Kulturlandschutz ist der Grund

Ursprung für die Motion waren diverse Kontroversen um den Neubau oder um Erweiterungen von Trafostationen im Thurgau ausserhalb der Bauzone, also in der Landwirtschaftszone. Das Bundesamt für Raumentwicklung (ARE) hat schon mehrfach den Bau solcher Trafostationen verhindert. Für Trafostationen braucht es nämlich die Bewilligung des Eidgenössischen Starkstrominspektorats (Esti). Dieses holt eine Stellungnahme des ARE ein, wenn sich die Trafostation ausserhalb der Bauzone befindet. Und es holt auch die Meinungen des kantonalen ARE und der betreffenden Gemeinde ein. Doch auch wenn diese dem Bau zustimmen, folge das Esti dem Nein des ARE.

Als Argument für negative Entscheide bringt der Bund den Kulturlandschutz vor, wie Gemperle sagt. Doch dieses Argument stört den Energiepolitiker. «Mir persönlich liegt der Kulturlandschutz sehr am Herzen», erklärt er. «Trafostationen sind aber kaum sichtbar und nehmen nur wenige Quadratmeter in Anspruch.» Es sei einfach nicht logisch, dass man eine Verlegung von Trafostationen verlange, die mindestens 100 000 Franken koste. «Sonst muss man an jeder Stelle sparen und hier nimmt man in Kauf, dass Steuergelder verschwendet werden.» Zudem sei im Normalfall der Kanton für Baubewilligungen ausserhalb der Bauzone zuständig. Der Bund habe nur bei Grossprojekten ein Mitspracherecht – und Trafos würden definitiv nicht unter diese Kategorie fallen.

Päpstlicher als der Papst

Häberli und Gemperle haben bei diesem Thema von Beginn weg zusammengearbeitet. Häberli hat bereits eine Interpellation eingereicht, in der sie die Probleme rund um die Bewilligung von Trafostationen angesprochen hat. Bundesrätin Doris Leuthard hat die Interpellation im Dezember beantwortet. Sie meinte, dass die Behörden in diesen Fällen ein wenig «päpstlicher als der Papst» waren. «Wir haben gemerkt, dass hier das ARE am Anfang etwas sehr gesetzestreu vorgegangen ist», sagte sie und meinte, dass künftig dort, wo ein Trafo bereits ausserhalb des Baugebietes steht und keine wesentliche Vergrösserung oder Mehrbelastung vorhanden sei, möglichst ohne viel Bürokratie ein Neubau oder Ersatz bewilligt werden soll. Das hat aber nicht funktioniert. «In Homburg hätte 2016 eine Trafostation erweitert werden sollen.

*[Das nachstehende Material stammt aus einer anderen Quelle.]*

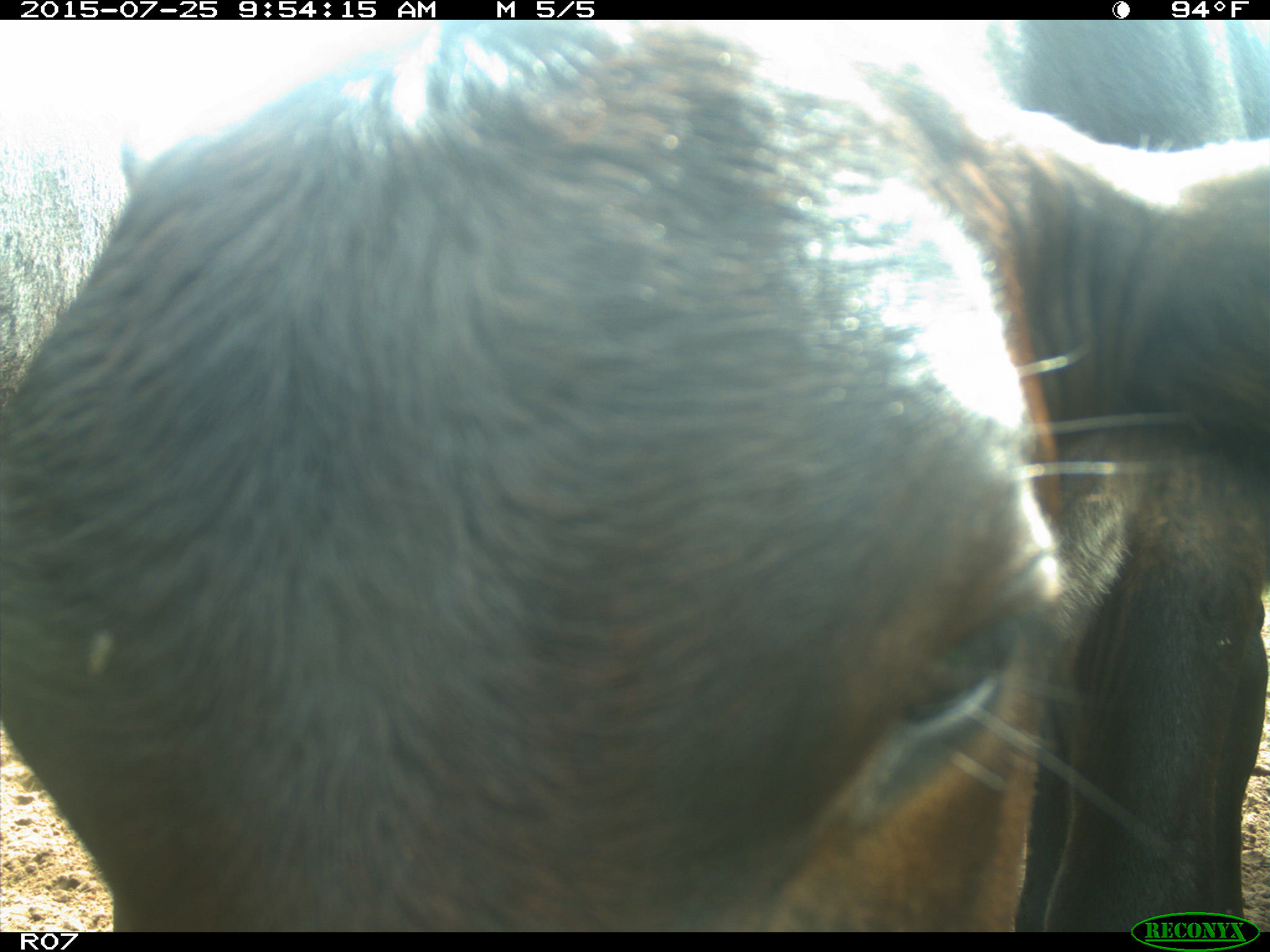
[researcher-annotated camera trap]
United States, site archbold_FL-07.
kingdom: Animalia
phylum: Chordata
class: Mammalia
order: Artiodactyla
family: Bovidae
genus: Bos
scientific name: Bos taurus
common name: domestic cow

Prompt hat der Bund die Erweiterung abgelehnt», sagt Gemperle.

Offene Formulierung

Mit der Motion will Häberli den Bundesrat beauftragen, das Gesetz so zu ändern, damit Trafostationen und andere elektrische Anlagen ausserhalb der Bauzone einfacher, schneller und möglichst kostengünstig erstellt oder den veränderten Anforderungen angepasst werden.

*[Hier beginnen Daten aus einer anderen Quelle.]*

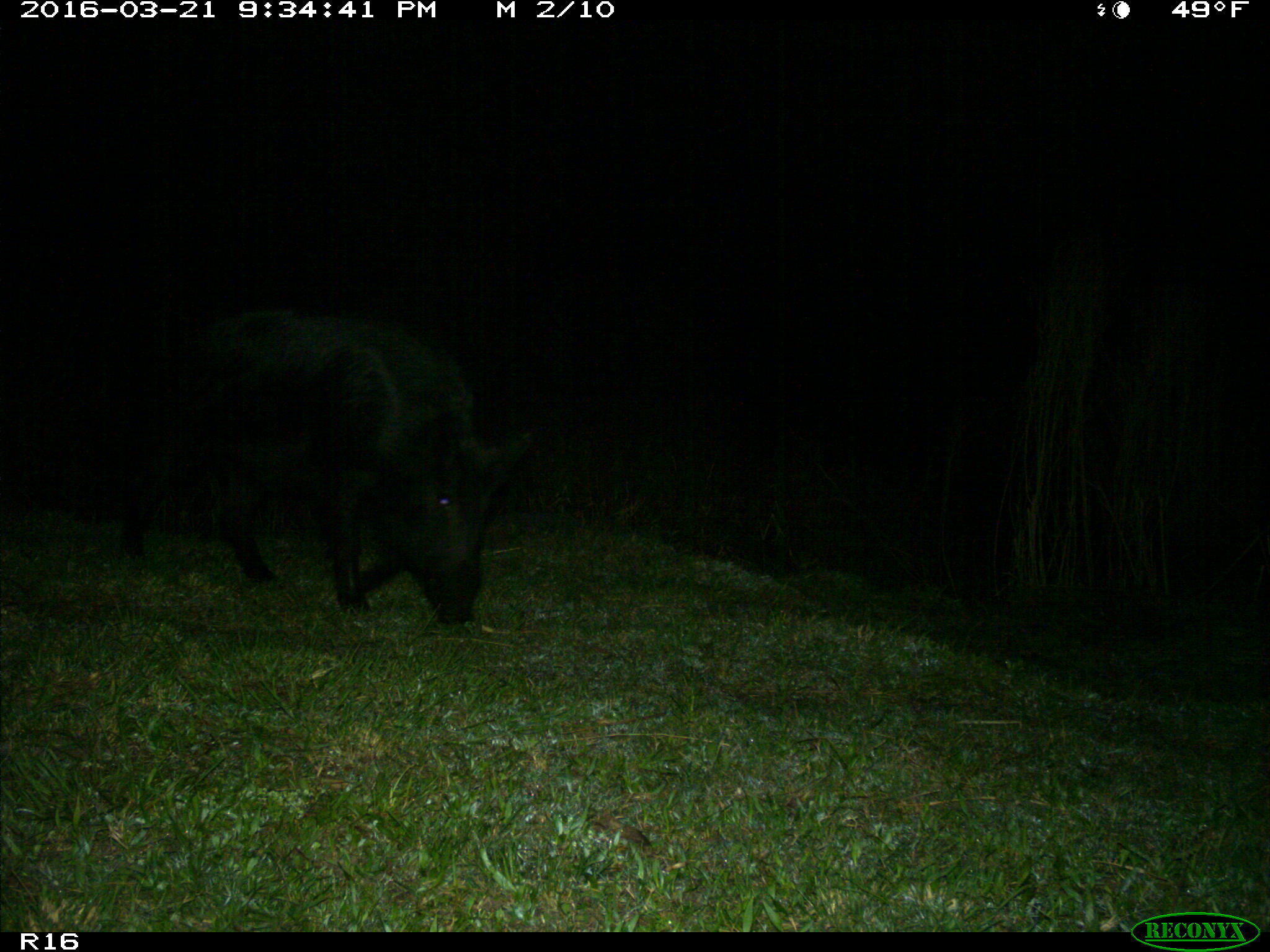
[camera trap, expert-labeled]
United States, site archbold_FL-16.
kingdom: Animalia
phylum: Chordata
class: Mammalia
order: Artiodactyla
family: Suidae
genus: Sus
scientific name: Sus scrofa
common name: wild boar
Sus scrofa (wild boar).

Ziel ist es eigentlich, dass künftig die Kantone zuständig sind für die Bewilligungen von Trafostationen. «Aber wir haben die Motion bewusst sehr offen formuliert», sagt Gemperle. Denn in anderen Kantonen seien die Bedingungen anders – darauf soll der Bundesrat Rücksicht nehmen können.